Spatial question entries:
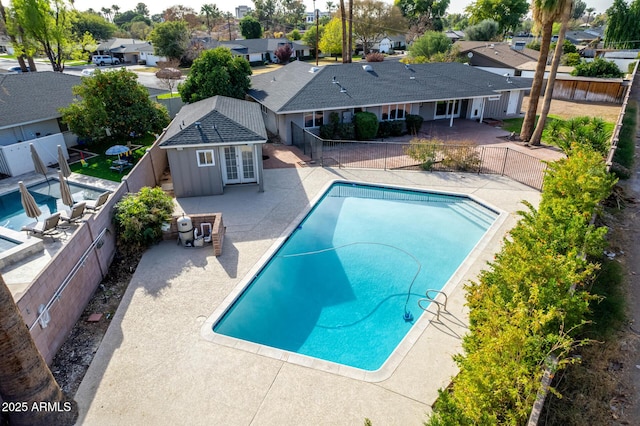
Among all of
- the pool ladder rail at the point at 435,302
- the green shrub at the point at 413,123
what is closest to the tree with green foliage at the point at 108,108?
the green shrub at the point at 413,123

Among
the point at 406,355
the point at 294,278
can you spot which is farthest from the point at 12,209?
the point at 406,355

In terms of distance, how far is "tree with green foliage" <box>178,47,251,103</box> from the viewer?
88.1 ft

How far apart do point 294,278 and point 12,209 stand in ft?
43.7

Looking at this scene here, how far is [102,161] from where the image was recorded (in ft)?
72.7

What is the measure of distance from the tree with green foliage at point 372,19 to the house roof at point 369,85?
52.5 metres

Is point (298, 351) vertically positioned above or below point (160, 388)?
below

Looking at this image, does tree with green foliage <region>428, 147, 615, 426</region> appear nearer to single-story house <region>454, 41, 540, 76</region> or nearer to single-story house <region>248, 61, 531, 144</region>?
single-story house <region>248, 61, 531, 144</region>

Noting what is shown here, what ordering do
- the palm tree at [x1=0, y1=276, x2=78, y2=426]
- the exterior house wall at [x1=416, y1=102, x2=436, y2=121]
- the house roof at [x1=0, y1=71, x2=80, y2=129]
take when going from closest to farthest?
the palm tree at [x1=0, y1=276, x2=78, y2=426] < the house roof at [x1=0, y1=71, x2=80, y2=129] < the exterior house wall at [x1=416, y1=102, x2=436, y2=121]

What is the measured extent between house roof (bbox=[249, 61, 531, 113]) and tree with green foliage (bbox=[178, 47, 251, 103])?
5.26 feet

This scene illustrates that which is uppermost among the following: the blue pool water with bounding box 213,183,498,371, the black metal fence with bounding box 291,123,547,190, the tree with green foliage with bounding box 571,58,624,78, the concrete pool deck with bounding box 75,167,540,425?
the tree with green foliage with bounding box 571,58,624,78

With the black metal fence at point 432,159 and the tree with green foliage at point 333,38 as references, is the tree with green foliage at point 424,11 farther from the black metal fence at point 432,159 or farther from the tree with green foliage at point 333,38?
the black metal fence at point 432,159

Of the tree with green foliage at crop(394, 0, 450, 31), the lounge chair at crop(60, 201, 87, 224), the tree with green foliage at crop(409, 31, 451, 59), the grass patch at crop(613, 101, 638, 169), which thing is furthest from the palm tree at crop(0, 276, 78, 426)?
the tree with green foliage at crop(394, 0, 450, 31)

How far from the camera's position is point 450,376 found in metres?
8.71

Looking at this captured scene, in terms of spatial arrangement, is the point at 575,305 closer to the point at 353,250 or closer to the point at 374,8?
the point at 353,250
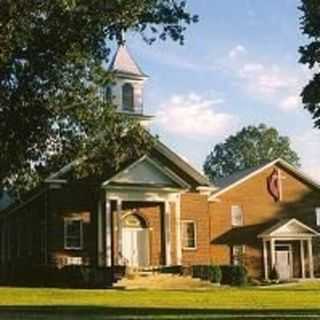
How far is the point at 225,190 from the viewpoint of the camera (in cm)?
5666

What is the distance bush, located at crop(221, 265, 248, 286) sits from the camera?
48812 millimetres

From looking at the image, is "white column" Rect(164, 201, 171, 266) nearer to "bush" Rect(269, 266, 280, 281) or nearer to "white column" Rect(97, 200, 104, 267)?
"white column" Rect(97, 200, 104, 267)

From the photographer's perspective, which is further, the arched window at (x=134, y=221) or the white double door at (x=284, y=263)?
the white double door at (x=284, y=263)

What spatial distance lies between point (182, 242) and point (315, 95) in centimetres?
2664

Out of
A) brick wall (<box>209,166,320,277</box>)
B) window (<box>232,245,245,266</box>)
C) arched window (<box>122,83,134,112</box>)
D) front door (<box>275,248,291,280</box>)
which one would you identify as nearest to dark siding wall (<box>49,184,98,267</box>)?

* YOUR INSTRUCTIONS
Can you copy the entire listing above word for word, leaving out the pictures?

* ANSWER IN FULL
Among all of
- the pool ladder rail at the point at 435,302
- the green shrub at the point at 413,123
what is closest to the tree with green foliage at the point at 108,108?
the green shrub at the point at 413,123

Among
the point at 406,355
the point at 294,278
can you spot which is farthest from the point at 12,209?
the point at 406,355

In terms of distance, how far is "tree with green foliage" <box>178,47,251,103</box> from the viewer?
88.1 ft

How far apart do point 294,278 and point 12,209 stand in ft?
43.7

Looking at this scene here, how far is [102,161] from where the image was recorded (in ft)?
72.7

What is the measure of distance from the tree with green foliage at point 372,19 to the house roof at point 369,85?
52.5 metres

Is point (298, 351) vertically positioned above or below point (160, 388)?
below

Looking at this image, does tree with green foliage <region>428, 147, 615, 426</region> appear nearer to single-story house <region>454, 41, 540, 76</region> or nearer to single-story house <region>248, 61, 531, 144</region>?
single-story house <region>248, 61, 531, 144</region>

Noting what is shown here, what ordering do
- the palm tree at [x1=0, y1=276, x2=78, y2=426]
- the exterior house wall at [x1=416, y1=102, x2=436, y2=121]
- the house roof at [x1=0, y1=71, x2=80, y2=129]
take when going from closest to farthest?
the palm tree at [x1=0, y1=276, x2=78, y2=426] < the house roof at [x1=0, y1=71, x2=80, y2=129] < the exterior house wall at [x1=416, y1=102, x2=436, y2=121]

What is the measured extent between house roof (bbox=[249, 61, 531, 113]) and tree with green foliage (bbox=[178, 47, 251, 103])?
5.26 feet

This scene illustrates that which is uppermost among the following: the blue pool water with bounding box 213,183,498,371, the black metal fence with bounding box 291,123,547,190, the tree with green foliage with bounding box 571,58,624,78, the concrete pool deck with bounding box 75,167,540,425?
the tree with green foliage with bounding box 571,58,624,78

With the black metal fence at point 432,159 and the tree with green foliage at point 333,38 as references, is the tree with green foliage at point 424,11 farther from the black metal fence at point 432,159 or farther from the tree with green foliage at point 333,38?
the black metal fence at point 432,159

Of the tree with green foliage at crop(394, 0, 450, 31), the lounge chair at crop(60, 201, 87, 224), the tree with green foliage at crop(409, 31, 451, 59), the grass patch at crop(613, 101, 638, 169), which thing is furthest from the palm tree at crop(0, 276, 78, 426)?
the tree with green foliage at crop(394, 0, 450, 31)

How far from the camera's position is point 450,376 found in metres?
8.71

Looking at this captured scene, in terms of spatial arrangement, is the point at 575,305 closer to the point at 353,250 or closer to the point at 374,8?
the point at 353,250
How far is the point at 225,190 from the viewpoint of the camera (in cm)?
5666

What is the distance bush, located at crop(221, 265, 248, 286) sits from the camera?
48812 millimetres

From looking at the image, is "white column" Rect(164, 201, 171, 266) nearer to "bush" Rect(269, 266, 280, 281) or nearer to "white column" Rect(97, 200, 104, 267)?
"white column" Rect(97, 200, 104, 267)

From the photographer's perspective, which is further, the arched window at (x=134, y=221) or the white double door at (x=284, y=263)?
the white double door at (x=284, y=263)

What spatial distance lies between point (182, 242) and point (315, 95) in centimetres?
2664

Out of
A) brick wall (<box>209,166,320,277</box>)
B) window (<box>232,245,245,266</box>)
C) arched window (<box>122,83,134,112</box>)
D) front door (<box>275,248,291,280</box>)
which one would you identify as nearest to dark siding wall (<box>49,184,98,267</box>)?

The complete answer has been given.